All the same, Greece has continued to wade through the harsh economic conditions with all its hopes pegged on the EU. As such, the political establishment has agreed to implement most of the EU and IMF-sponsored economic policies albeit with repercussions that are hitting the populations hard.

The Consequences of New Taxation Regime

The increase of taxes was one of the main conditions that were set out by the EU, IMF and other foreign debt partners. Tax matters are extremely sensitive in any given country, especially during period of economic turmoil as it deprives the population the little that is left in their pockets. However, with little options left on the table amidst the biting economic crisis, Greece law makers finally summoned the courage to pass a new taxation law in the spirit of enhancing economic revival. A new law that was enacted in January 2013 effectively spread the 42% tax rate down the hierarchy of the tax brackets to those earning more than $56,000 annually.
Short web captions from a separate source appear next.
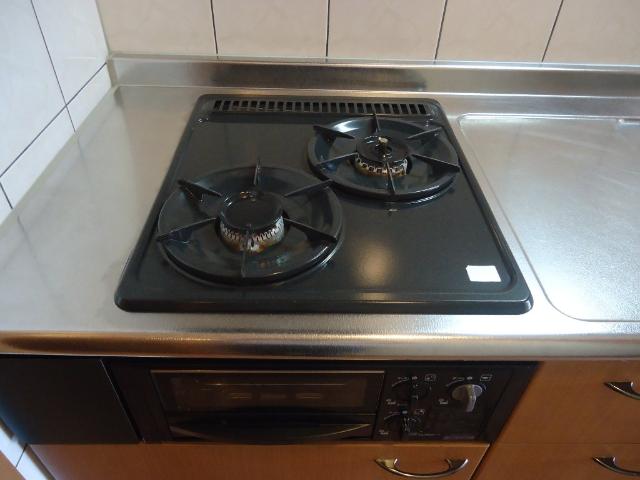 その他　グリル付コンロ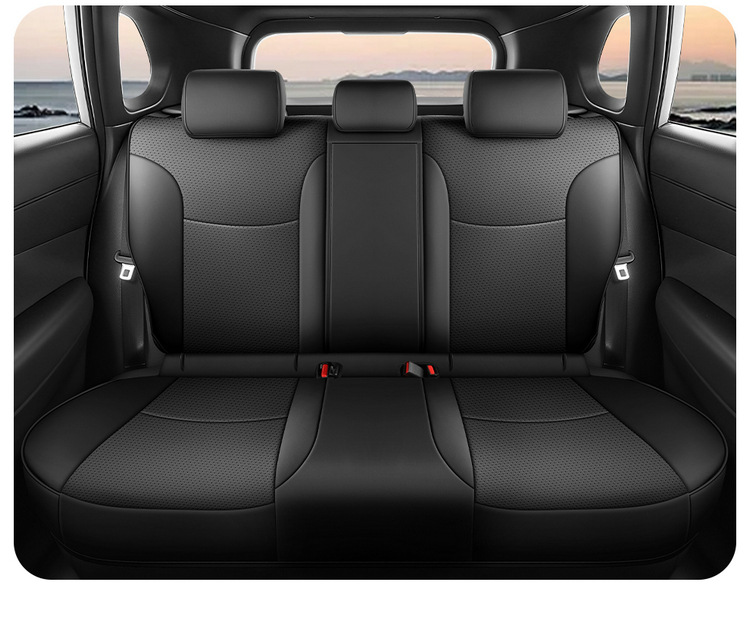 2026 new Toyota Corolla Cross seat covers, all-season universal fit, custom-designed seat covers, full-coverage car seat cushions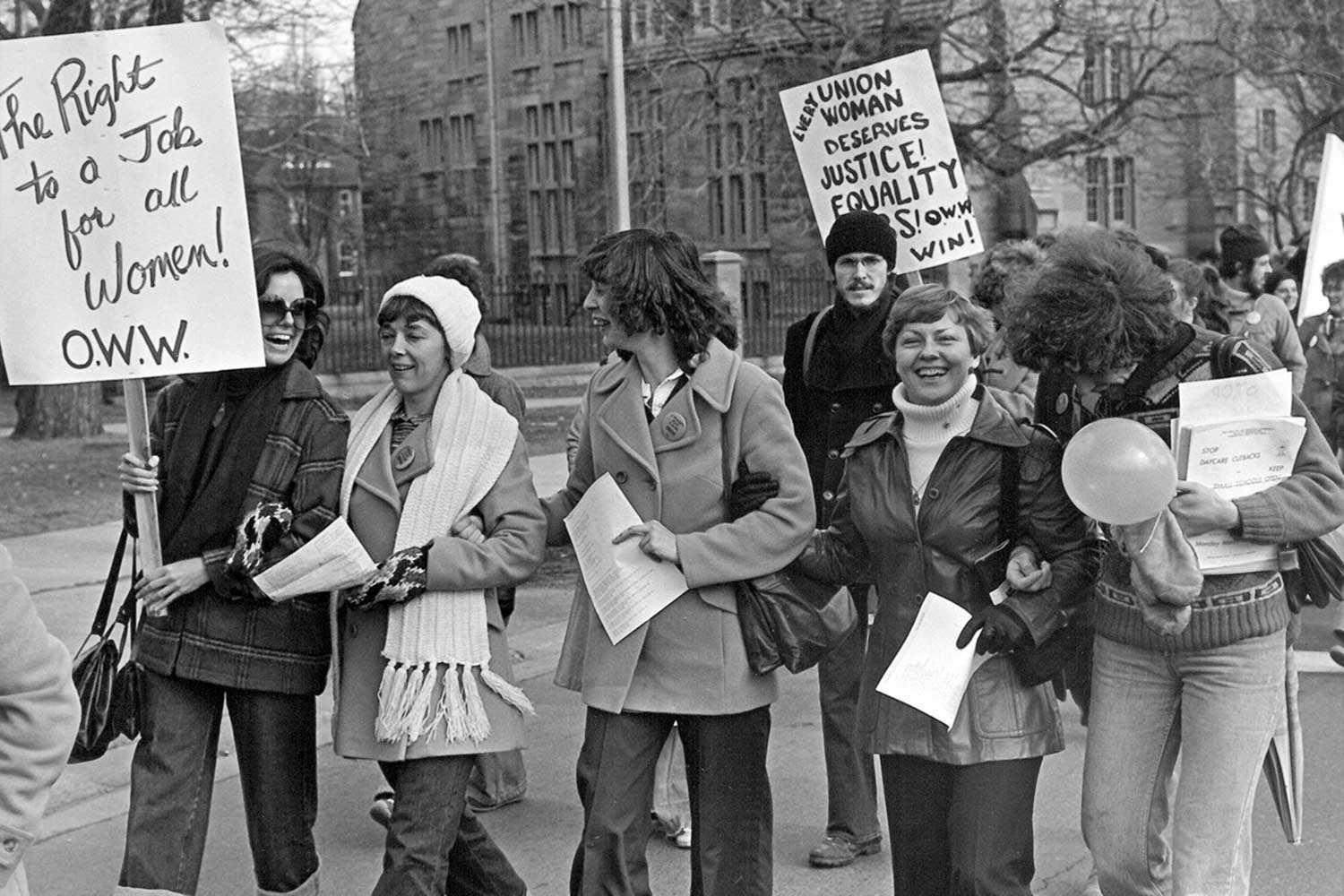 2024 Oct 1979 International Womens Day Parade Photo Frank Rooney HM 1500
The expanded taxation was extremely drastic considering that the previous tax regime applied a 45% tax rate on annual income exceeding $132,000. These tax rates are applicable to citizens and foreigners alike because Greece imposes taxes on any income earned from the country regardless of the origins of the income earner. Therefore, foreign employees and business establishments whose annual income falls above the $56,000 income tax bracket will surrender a greater portion of their income to the tax man. This will cause major gaps in household incomes of foreigners in Greece and may even destabilize livelihoods of these families.
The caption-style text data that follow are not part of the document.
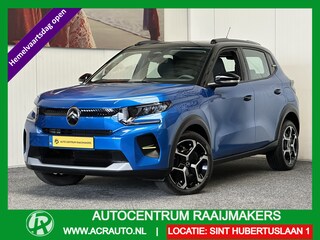 Citroën C3 1.2 TURBO PLUS 100PK NIEUW MODEL 2025 50 STUKS OP VOORRAAD !!! NAVIGATIE VIA APPLE CARPLAY/ANDROID CRUISE CONTROL AIRCO BLUETOOTH TELEFOON RIJSTROOKSENSOREN PDC ZEER MOOI !!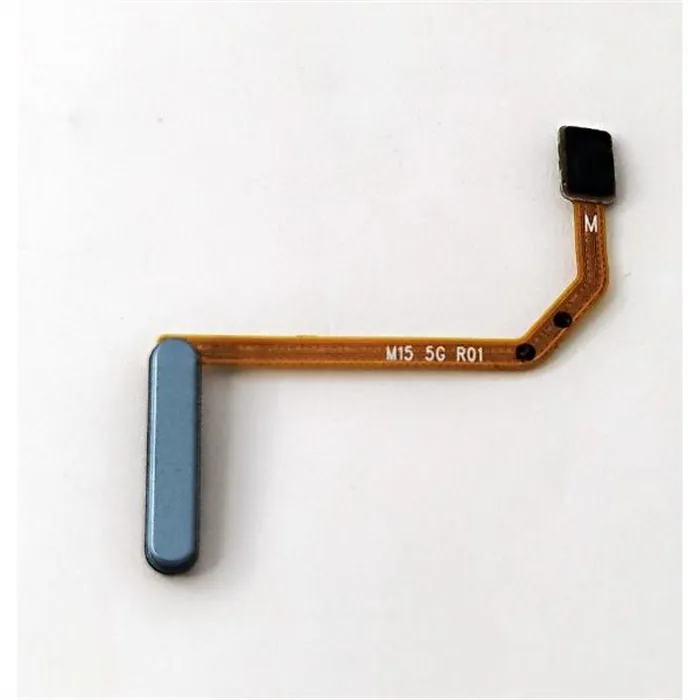 Flex sensor de huella azul para Samsung Galaxy M15 5G calidad premium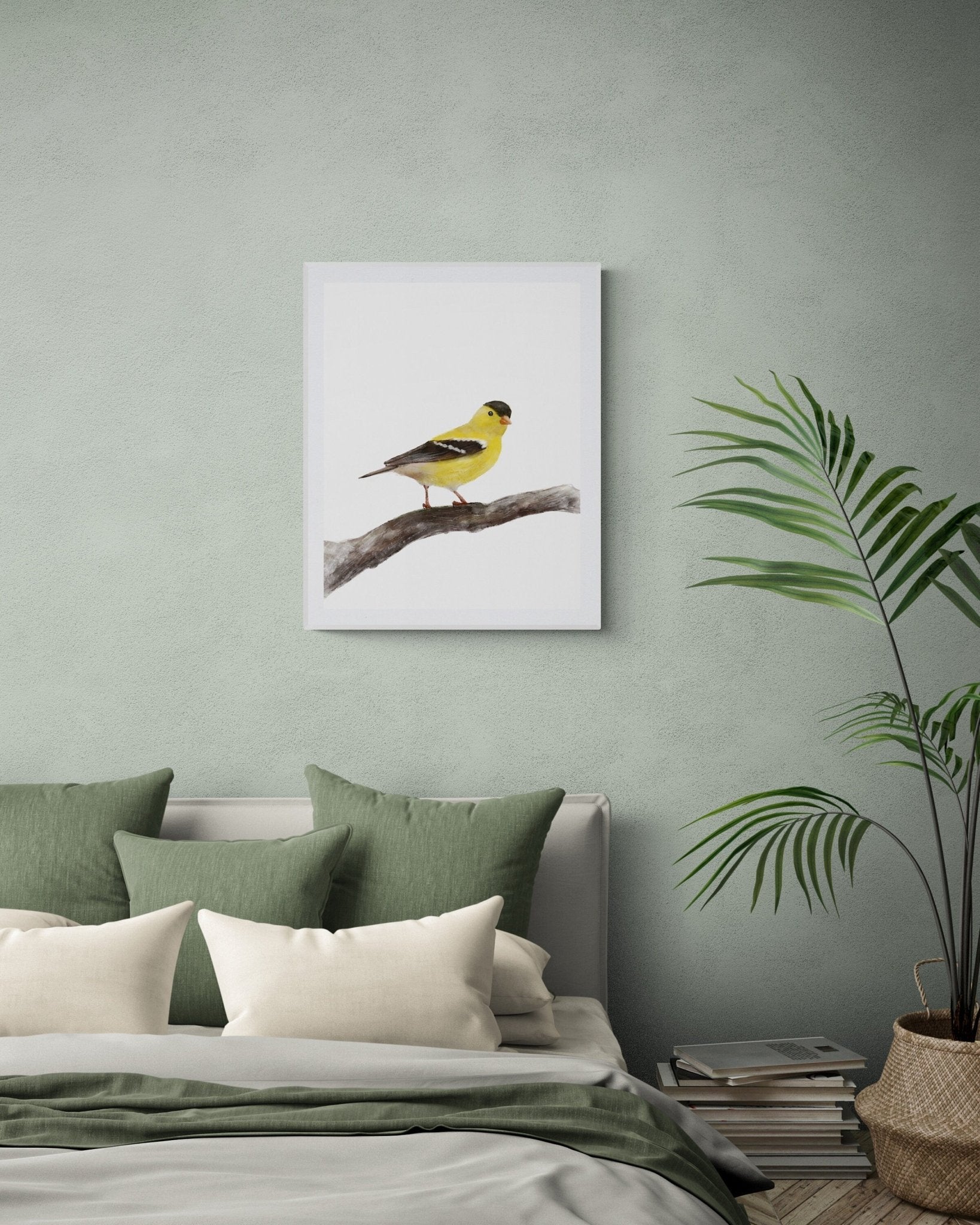 American Goldfinch Print - MerikaArt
Like any other foreigners abroad, foreign employees and businesses in Greece would want to send portions of their income back home. These international fund remittances are fundamental in supporting their families back home and even promoting the economies of their home countries. Unfortunately, the remittances are going to spiral because households will have less income at their disposal to save or send back home.

Are the Revenue Targets Realistic?

The Greek government is seeking to raise revenues in excess of $3.3 billion in 2013. This raises the question as to whether these targets are realistic considering the current economic conditions in the country. There is no question about the urgent need for Greece to shore up its income to meet its public obligations. However, the decision to raise taxes seems to be wiping out all the gains made in the past that were aimed at attracting and retaining foreign investments. To this end, the urgency of the economic situation seems to have taken precedence above anything else, yet some of the economic revival measures that are being adopted are absolutely untenable.
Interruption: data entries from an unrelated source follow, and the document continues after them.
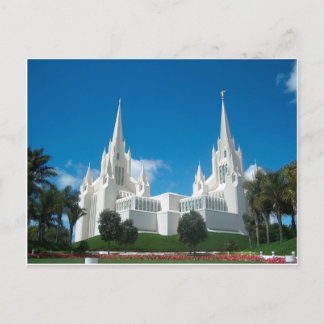 Carte postale San Diego LDS Temple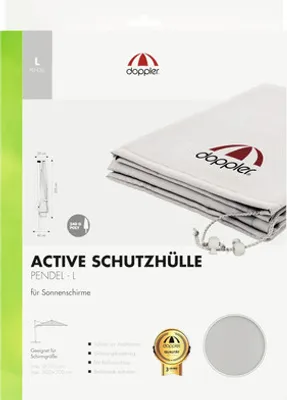 Zdjęcie produktu dla Pokrowiec ochronny na parasole z nogą boczną 350 cm i 300 x 300 cm Doppler ACTIVE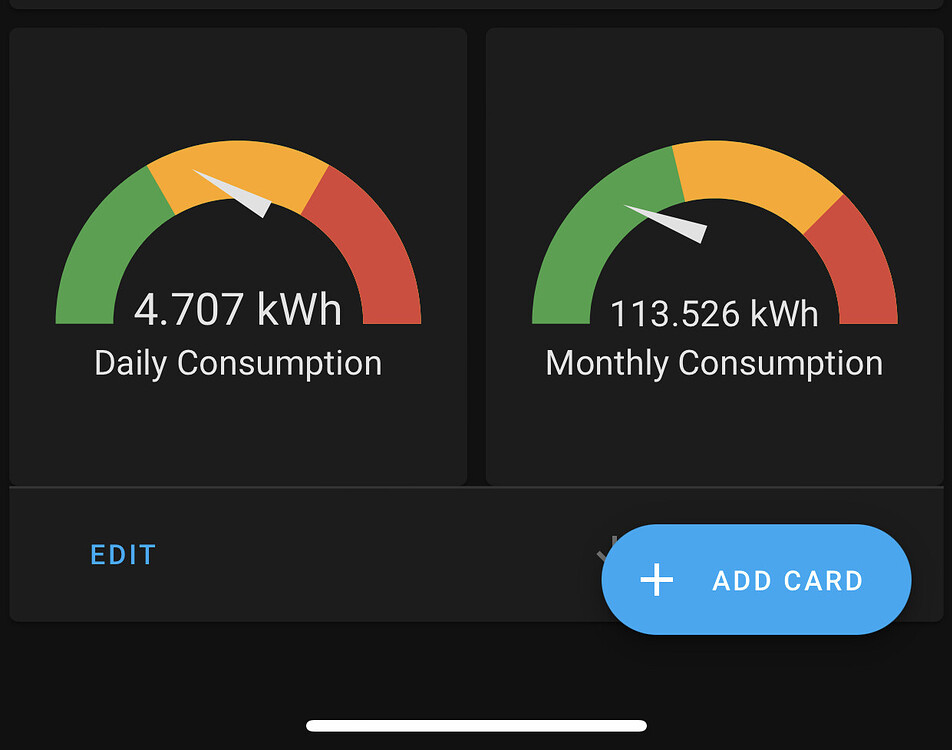 Homeassistant ios app strange gauge view Frontend Home Assistant Community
Wiping out the gains that were targeted at attracting foreign investments and expertise will particularly harm the country over the long term. This is because there will be capital flight as foreign investors will seek alternative investment destinations. Indeed, there is no doubt that some foreign businesses and investments will find it difficult to shoulder the impact of expanded direct taxation and dwindling market prospects at the same time. When taxation is raised by such magnitudes, then it follows that households will have less amount of money for spending at their disposal and this will reduce sales.

To this end, the solution lies more in need to pursue realistic revenue targets relative to the prevailing economic conditions. This will allow the government to impose reasonable taxes that will not destroy the country’s foreign investment profile.